You might assume that since the state created the Minnesota State Agricultural Society, the government might have great influence over the society and the fair, but it doesn’t. That’s because the State Fair is self-funded, meaning it does not receive any state tax money.

What about the buildings — who owns the rides and the Grandstand?

Again, that is complicated. There are dozens of historic buildings and artifacts on the ground. The Grandstand, the Eco experience building, even the Ye Old Mill — they belong to the fair, but other things from the giant slide to the Sweet Martha’s Cookies buildings to the Space Needle are privately owned but stand on public property.

It’s mostly families who own their businesses’ buildings, but they have limited sale rights. Once you’re in the State Fair business, you really don’t have many ways out. If someone owns a building in the fair and wants to leave, they can either remove the structure, have the fair buy it from them for an appraised value, or donate it to the fair.

A lot of people say it’s in Falcon Heights, but is it part of St. Paul?

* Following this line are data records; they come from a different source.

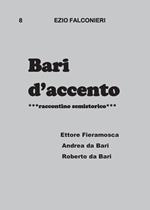Bari d'accento. Vol. 8: Ettore Fieramosca, Andrea da Bari, Roberto da Bari.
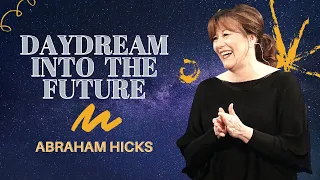 Abraham Hicks — Daydream Into The Future | LOA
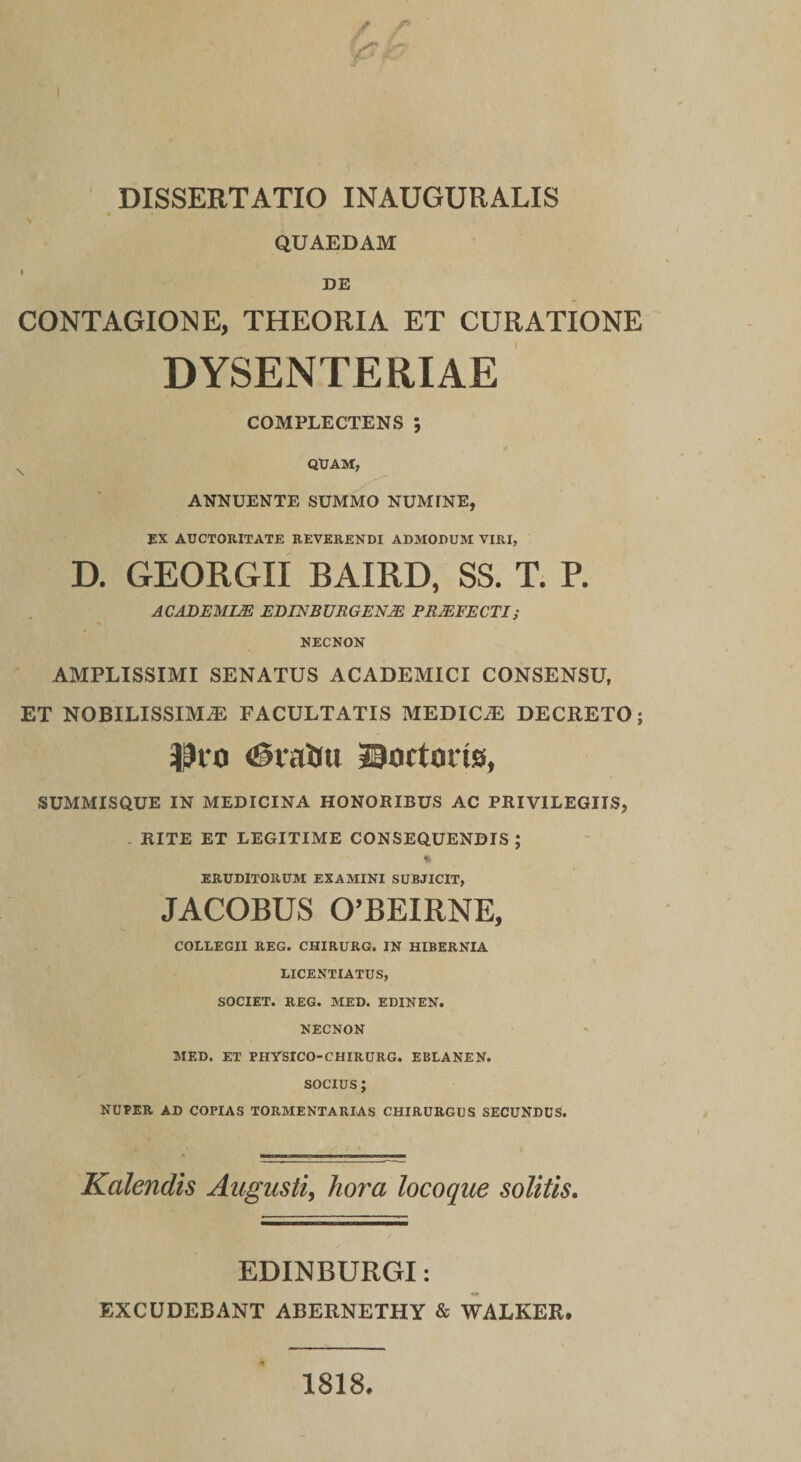 DISSERTATIO INAUGURATIS QUAEDAM DE CONTAGIONE, THEORIA ET CURATIONE DYSENTERIAE COMPLECTENS ; ^ QUAM, ANNUENTE SUMMO NUMFNE, EX AUCTORITATE REVERENDI ADMODUM VIRI, D. GEORGII BAIRD, SS. T. R ACABEMIM EDINBVRGENM PROFECTI; NECNON AMPLISSIMI SENATUS ACADEMICI CONSENSU, ET NOBILISSIMA FACULTATIS MEDICA DECRETO; 30tirtoi1s, SUMMISQUE IN MEDICINA HONORIBUS AC PRIVILEGIIS, RITE ET LEGITIME CONSEQUENDIS ; ERUDITORUM EXAMINI SUBJICIT, JACOBUS 0’BEIRNE, COLLEGII REG. CHIRURG. IN HIBERNIA LICENTIATUS, SOCIET. REG. MED. EDINEN. NECNON MED. ET PHYSICO-CHIRURG. EBLANEN. SOCIUS; NUPER AD COPIAS TORMENTARIAS CHIRURGUS SECUNDUS. Kalendis Augusti^ hora locoque solitis. EDINBURGI: EXCUDEBANT ABERNETHY & WALKER. 1818.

Well, it’s really neither. It’s not in a city — but it is in Ramsey County, so that’s the mechanism through which a lot of state law applies. For example, if you assault someone, you’d be charged with a felony in Ramsey County District Court in St. Paul. The State Fair is technically the equivalent of its own city run by the Agriculture Society managers.

They oversee the police department; they own and maintain the streets and sewers and fences and lights. They have their own bonding authority to borrow money and they establish the equivalent of ordinances like requiring a ticket to enter. It’s very, very similar to the Minneapolis St. Paul International Airport: It’s like a city but not one governed by state charter, instead governed by a public entity that the public does not elect.